153, rue de Grenelle (7)
Tel: 01-45-51-54-12

AMBIANCE/DÉCOR

A “grande” restaurant in ambition. Small, formal, friendly. Limited menu.


Closed. Now an Irish pub.

FOOD

Pure, high style. Three – four choices; multiple desserts.

SERVICE

Formal. Proper.

PRICE

High/formula 59€.

(3x) (2009)

21 Rue Mazarine

21, rue Mazarine (6)
Tel: 01-46-33-76-90

AMBIANCE/DÉCOR

Fish is expensive worldwide. A great deal of fish is consumed in Paris, and there are no bargains. The best (wild caught) fish is more expensive still. Paris has always been distinguished by a few specialist fish restaurants, but every menu carries fish choices.

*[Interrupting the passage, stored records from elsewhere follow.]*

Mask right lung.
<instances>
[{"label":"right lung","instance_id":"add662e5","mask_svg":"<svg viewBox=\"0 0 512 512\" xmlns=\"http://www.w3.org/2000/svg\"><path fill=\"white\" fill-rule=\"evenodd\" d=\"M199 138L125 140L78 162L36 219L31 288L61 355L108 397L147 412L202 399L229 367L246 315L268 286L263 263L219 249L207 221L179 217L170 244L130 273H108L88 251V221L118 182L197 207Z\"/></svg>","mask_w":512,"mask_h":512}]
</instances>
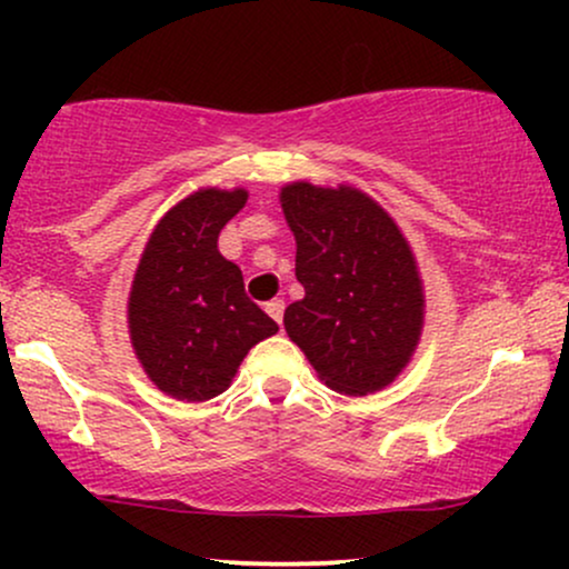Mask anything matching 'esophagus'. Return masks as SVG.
<instances>
[{
    "label": "esophagus",
    "instance_id": "34e87169",
    "mask_svg": "<svg viewBox=\"0 0 569 569\" xmlns=\"http://www.w3.org/2000/svg\"><path fill=\"white\" fill-rule=\"evenodd\" d=\"M283 299H270V302L264 305V310L270 312V318L272 321H278V323H283Z\"/></svg>",
    "mask_w": 569,
    "mask_h": 569
}]
</instances>
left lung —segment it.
I'll return each mask as SVG.
<instances>
[{
	"instance_id": "left-lung-1",
	"label": "left lung",
	"mask_w": 569,
	"mask_h": 569,
	"mask_svg": "<svg viewBox=\"0 0 569 569\" xmlns=\"http://www.w3.org/2000/svg\"><path fill=\"white\" fill-rule=\"evenodd\" d=\"M280 208L297 240L305 297L283 326L321 382L345 396L388 388L407 369L426 323V291L409 240L358 187L291 181Z\"/></svg>"
}]
</instances>
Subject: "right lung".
<instances>
[{"label": "right lung", "mask_w": 569, "mask_h": 569, "mask_svg": "<svg viewBox=\"0 0 569 569\" xmlns=\"http://www.w3.org/2000/svg\"><path fill=\"white\" fill-rule=\"evenodd\" d=\"M243 187H202L158 221L128 293V331L141 369L166 396L208 401L224 393L248 350L278 331L243 291L240 267L219 253V232Z\"/></svg>", "instance_id": "1"}]
</instances>
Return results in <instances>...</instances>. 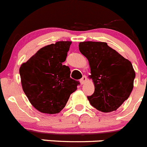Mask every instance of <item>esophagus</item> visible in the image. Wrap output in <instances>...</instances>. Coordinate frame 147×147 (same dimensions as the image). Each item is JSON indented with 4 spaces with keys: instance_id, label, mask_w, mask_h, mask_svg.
Wrapping results in <instances>:
<instances>
[{
    "instance_id": "34e87169",
    "label": "esophagus",
    "mask_w": 147,
    "mask_h": 147,
    "mask_svg": "<svg viewBox=\"0 0 147 147\" xmlns=\"http://www.w3.org/2000/svg\"><path fill=\"white\" fill-rule=\"evenodd\" d=\"M86 80H87L86 76V75H83V78H82L80 80V83H81V84H83V83H84L86 81Z\"/></svg>"
}]
</instances>
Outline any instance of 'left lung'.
I'll return each instance as SVG.
<instances>
[{"mask_svg":"<svg viewBox=\"0 0 147 147\" xmlns=\"http://www.w3.org/2000/svg\"><path fill=\"white\" fill-rule=\"evenodd\" d=\"M79 51L88 60L94 83V92L87 96L90 104L104 113L116 111L133 90L136 73L131 62L106 42H80Z\"/></svg>","mask_w":147,"mask_h":147,"instance_id":"1","label":"left lung"}]
</instances>
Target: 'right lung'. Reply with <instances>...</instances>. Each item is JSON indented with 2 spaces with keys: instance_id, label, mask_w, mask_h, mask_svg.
Returning <instances> with one entry per match:
<instances>
[{
  "instance_id": "obj_1",
  "label": "right lung",
  "mask_w": 147,
  "mask_h": 147,
  "mask_svg": "<svg viewBox=\"0 0 147 147\" xmlns=\"http://www.w3.org/2000/svg\"><path fill=\"white\" fill-rule=\"evenodd\" d=\"M72 42H57L42 47L20 68L22 89L31 105L44 113H58L80 82L63 65Z\"/></svg>"
}]
</instances>
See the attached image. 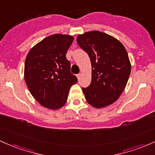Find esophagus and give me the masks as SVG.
Listing matches in <instances>:
<instances>
[{
  "mask_svg": "<svg viewBox=\"0 0 155 155\" xmlns=\"http://www.w3.org/2000/svg\"><path fill=\"white\" fill-rule=\"evenodd\" d=\"M81 74H77V78H78V80H79L80 78H81Z\"/></svg>",
  "mask_w": 155,
  "mask_h": 155,
  "instance_id": "1",
  "label": "esophagus"
}]
</instances>
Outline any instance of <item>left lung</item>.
Instances as JSON below:
<instances>
[{
    "mask_svg": "<svg viewBox=\"0 0 155 155\" xmlns=\"http://www.w3.org/2000/svg\"><path fill=\"white\" fill-rule=\"evenodd\" d=\"M77 42L88 53L91 82L82 88L88 104L102 108L115 102L126 87L131 64L124 45L116 38L98 31L80 34Z\"/></svg>",
    "mask_w": 155,
    "mask_h": 155,
    "instance_id": "8db88e82",
    "label": "left lung"
}]
</instances>
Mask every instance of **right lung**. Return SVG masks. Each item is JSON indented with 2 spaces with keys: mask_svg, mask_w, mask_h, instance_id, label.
<instances>
[{
  "mask_svg": "<svg viewBox=\"0 0 155 155\" xmlns=\"http://www.w3.org/2000/svg\"><path fill=\"white\" fill-rule=\"evenodd\" d=\"M73 39L72 36L53 34L33 47L26 56V85L35 100L47 108L57 110L63 107L70 87L78 82L66 58Z\"/></svg>",
  "mask_w": 155,
  "mask_h": 155,
  "instance_id": "add662e5",
  "label": "right lung"
}]
</instances>
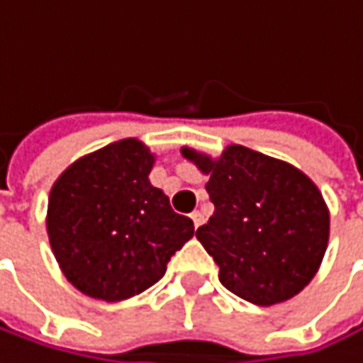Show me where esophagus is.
<instances>
[{"label":"esophagus","mask_w":363,"mask_h":363,"mask_svg":"<svg viewBox=\"0 0 363 363\" xmlns=\"http://www.w3.org/2000/svg\"><path fill=\"white\" fill-rule=\"evenodd\" d=\"M191 220H193L195 228H199V226H201V222H203V214H201V212H193V214H191Z\"/></svg>","instance_id":"esophagus-1"}]
</instances>
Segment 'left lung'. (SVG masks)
<instances>
[{"instance_id": "obj_1", "label": "left lung", "mask_w": 363, "mask_h": 363, "mask_svg": "<svg viewBox=\"0 0 363 363\" xmlns=\"http://www.w3.org/2000/svg\"><path fill=\"white\" fill-rule=\"evenodd\" d=\"M203 174L214 216L195 237L214 257L220 282L255 306L295 297L315 277L328 245L322 193L295 166L228 145L220 157L182 147Z\"/></svg>"}]
</instances>
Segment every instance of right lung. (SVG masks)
<instances>
[{
  "mask_svg": "<svg viewBox=\"0 0 363 363\" xmlns=\"http://www.w3.org/2000/svg\"><path fill=\"white\" fill-rule=\"evenodd\" d=\"M153 162L145 143L122 139L77 160L51 186V251L68 282L93 299L143 293L195 233L149 182Z\"/></svg>",
  "mask_w": 363,
  "mask_h": 363,
  "instance_id": "obj_1",
  "label": "right lung"
}]
</instances>
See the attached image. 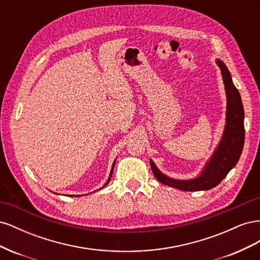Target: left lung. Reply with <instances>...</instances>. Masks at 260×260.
<instances>
[{
	"mask_svg": "<svg viewBox=\"0 0 260 260\" xmlns=\"http://www.w3.org/2000/svg\"><path fill=\"white\" fill-rule=\"evenodd\" d=\"M216 64L221 72L226 95L225 124L221 140H220L210 158L206 161L200 175L188 180L174 179L164 175L157 168L154 161L149 159L155 178L165 185L190 192L210 190L221 182L240 159L244 146V139H245L242 100L240 92L233 84L231 74L224 62L217 58Z\"/></svg>",
	"mask_w": 260,
	"mask_h": 260,
	"instance_id": "left-lung-1",
	"label": "left lung"
}]
</instances>
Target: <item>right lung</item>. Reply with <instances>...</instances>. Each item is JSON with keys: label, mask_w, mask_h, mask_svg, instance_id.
<instances>
[{"label": "right lung", "mask_w": 260, "mask_h": 260, "mask_svg": "<svg viewBox=\"0 0 260 260\" xmlns=\"http://www.w3.org/2000/svg\"><path fill=\"white\" fill-rule=\"evenodd\" d=\"M115 162H116V159H115V161L113 162V166H112V170H111V174H109V177H108V179H107V181H106V183L104 184V186H106L107 184H108V182L109 181H111V178H112V175H113V171H114V167H115ZM103 186V187H104ZM103 187H101V188H103ZM101 188H99V190H101ZM69 196H76V195H69Z\"/></svg>", "instance_id": "1"}]
</instances>
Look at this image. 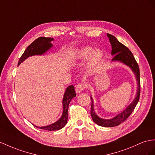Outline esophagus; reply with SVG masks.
Listing matches in <instances>:
<instances>
[{"mask_svg":"<svg viewBox=\"0 0 155 155\" xmlns=\"http://www.w3.org/2000/svg\"><path fill=\"white\" fill-rule=\"evenodd\" d=\"M85 86L86 85L84 83H79V84H78L76 86V88H75V90H76V92L78 94L81 93L82 91L85 88Z\"/></svg>","mask_w":155,"mask_h":155,"instance_id":"1","label":"esophagus"}]
</instances>
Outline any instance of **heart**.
Instances as JSON below:
<instances>
[{
	"mask_svg": "<svg viewBox=\"0 0 155 155\" xmlns=\"http://www.w3.org/2000/svg\"><path fill=\"white\" fill-rule=\"evenodd\" d=\"M104 58V53L100 49H95L92 46L81 48L74 53V58L78 61H84L88 59L87 68L91 70L98 65Z\"/></svg>",
	"mask_w": 155,
	"mask_h": 155,
	"instance_id": "b5f03b06",
	"label": "heart"
}]
</instances>
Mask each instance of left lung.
Returning <instances> with one entry per match:
<instances>
[{
  "label": "left lung",
  "instance_id": "8db88e82",
  "mask_svg": "<svg viewBox=\"0 0 155 155\" xmlns=\"http://www.w3.org/2000/svg\"><path fill=\"white\" fill-rule=\"evenodd\" d=\"M107 35L109 42L112 47L111 55L114 56L112 59L111 62L118 61L129 67L130 69L134 73L136 81L137 82V92L136 94V97L134 99L132 102H131V104L127 106V107L123 111L117 114L116 116H114L112 118H102L95 113L94 100L92 96H90L91 101H92L90 113L93 121L100 126L114 127L120 124L122 122L125 121L129 117L130 114H132L136 105L137 104L140 96V73L137 63L136 62L131 51L126 46L119 42L115 37L109 33L107 34Z\"/></svg>",
  "mask_w": 155,
  "mask_h": 155
}]
</instances>
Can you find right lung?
Returning a JSON list of instances; mask_svg holds the SVG:
<instances>
[{"label":"right lung","instance_id":"1","mask_svg":"<svg viewBox=\"0 0 155 155\" xmlns=\"http://www.w3.org/2000/svg\"><path fill=\"white\" fill-rule=\"evenodd\" d=\"M53 38H46V37H39L35 40L31 45L27 48L24 52L22 54L21 58H19L18 65H19L22 62L24 61L26 59L29 57L33 56V55H42L46 54L48 51L53 47L51 41H54ZM76 96V93L74 91V87L71 85L67 87L65 92L63 95L62 105H63V113L61 117L59 118L56 122L52 123L50 125L45 126H37L34 125L37 128L40 129L46 130L48 131L59 130L64 127L68 118V108L69 103L73 97Z\"/></svg>","mask_w":155,"mask_h":155}]
</instances>
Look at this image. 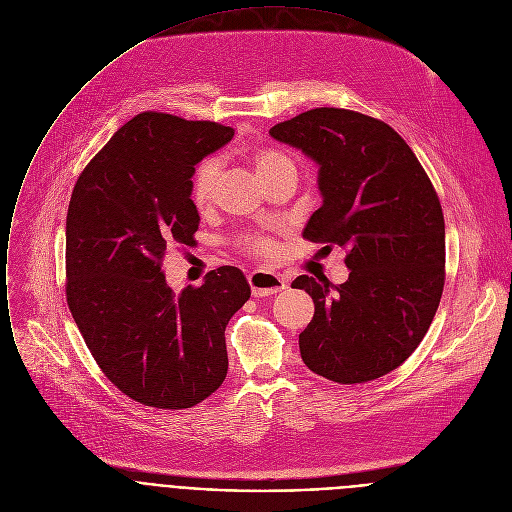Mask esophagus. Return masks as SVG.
I'll list each match as a JSON object with an SVG mask.
<instances>
[{"label":"esophagus","mask_w":512,"mask_h":512,"mask_svg":"<svg viewBox=\"0 0 512 512\" xmlns=\"http://www.w3.org/2000/svg\"><path fill=\"white\" fill-rule=\"evenodd\" d=\"M250 288L254 296H270L286 288V282L282 276L270 272V270H256L248 276Z\"/></svg>","instance_id":"34e87169"}]
</instances>
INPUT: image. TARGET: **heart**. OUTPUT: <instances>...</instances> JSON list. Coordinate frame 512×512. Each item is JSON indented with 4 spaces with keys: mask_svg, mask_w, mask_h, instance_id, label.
Listing matches in <instances>:
<instances>
[{
    "mask_svg": "<svg viewBox=\"0 0 512 512\" xmlns=\"http://www.w3.org/2000/svg\"><path fill=\"white\" fill-rule=\"evenodd\" d=\"M254 165H256V173L260 179H266L268 175L292 167L290 159L280 153L278 149H260L254 153ZM218 181H220V165L214 159L203 161L193 177H191V201L197 210H206L210 208L214 199H216V191H218ZM244 246L254 252V254H262V256H272L274 254V244L272 240H268L266 236H250L244 240Z\"/></svg>",
    "mask_w": 512,
    "mask_h": 512,
    "instance_id": "obj_1",
    "label": "heart"
}]
</instances>
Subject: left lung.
Masks as SVG:
<instances>
[{
	"label": "left lung",
	"mask_w": 512,
	"mask_h": 512,
	"mask_svg": "<svg viewBox=\"0 0 512 512\" xmlns=\"http://www.w3.org/2000/svg\"><path fill=\"white\" fill-rule=\"evenodd\" d=\"M270 137L319 165L323 203L302 236L349 252L347 282H292L315 302L300 357L337 383L377 379L416 351L442 298L446 230L434 185L389 125L355 111H306Z\"/></svg>",
	"instance_id": "8db88e82"
}]
</instances>
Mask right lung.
Returning a JSON list of instances; mask_svg holds the SVG:
<instances>
[{"mask_svg":"<svg viewBox=\"0 0 512 512\" xmlns=\"http://www.w3.org/2000/svg\"><path fill=\"white\" fill-rule=\"evenodd\" d=\"M232 127L141 113L80 173L66 216V300L94 361L125 395L183 410L226 379V325L250 298L240 268L212 270L173 292L167 248L193 244L197 163Z\"/></svg>","mask_w":512,"mask_h":512,"instance_id":"add662e5","label":"right lung"}]
</instances>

Paul Minchelli is a legendary fish chef who has had several restaurants. This is the latest. Small, deceptively casual, located on a street of art galleries in the 6th. Fish only, with a limited number of choices. Each we tried was delicious with an emphasis on simple preparation. Prices were chokingly high, including 48€ for a modest portion of steamed bass.

FOOD

The food was good, the fish soup particularly. Simple preparation can be taken to an extreme; steaming in seawater a popular technique.

SERVICE

For the handful of tables (of which only a few were occupied at lunch), service is casual, bilingual and helpful.

PRICE

No price concessions at lunch, all a la carte and all through the roof. (On the next block is Fish le Boissonerie. For the price of one fish soup, an excellent multi-course fish meal is available there. It may be a better bet.)

(1x) (2011)

35° Ouest

35, rue de Verneuil (7)
Tel: 01-42-86-98-88

AMBIANCE/DÉCOR

This critically well regarded small seafood restaurant is literally down the block from our apartment, yet until lunch in December we had never been in, despite the enticement of a 36€ formula lunch, unusual for a seafood specialist.

For lunch, a pleasant, cozy 10 table space. All French business people, most ordering the formula. No buzz, but warm and relaxing, with nice food. Perfect for lunch.

FOOD

For formula lunch, 3 entrée choices including fried squid or tempura langoustines. Main course cod or recasse, wine or water, and coffee.

SERVICE

Runner plus waiter. Do the job with good humor.

PRICE

A la carte menu typical for seafood: very high, making 36€ a bargain.

(1x) (2014)


RECENT UPDATE:

As of Fall, 2017, Closed. Now Les Climats Wine Bar.

Abri

92, rue du Faubourg-Poissonniere (10)
Tel: 01-83-97-00-00

AMBIANCE/DÉCOR

On Mondays and Saturdays at lunch, Abri serves only its already legendary Japanese- style sandwich.

A tiny space with open galley kitchen and 14 seats at small tables. The room is otherwise undecorated, including no sign outside. The sign remains from the coffee bar which preceded it.

The sandwich was quite good, but Abri is one of the new English language blogger/magazine story hype restaurants in the tradition of Le Comptoir du Relais (see 6th), Frenchie (see 2nd) and Spring (see 1st).

Ironically, our lunch took place on the day following a major story in the New York Times which asked in the headline, can such restaurants “save” French food? I doubt Abri can, as if French food broadly requires saving.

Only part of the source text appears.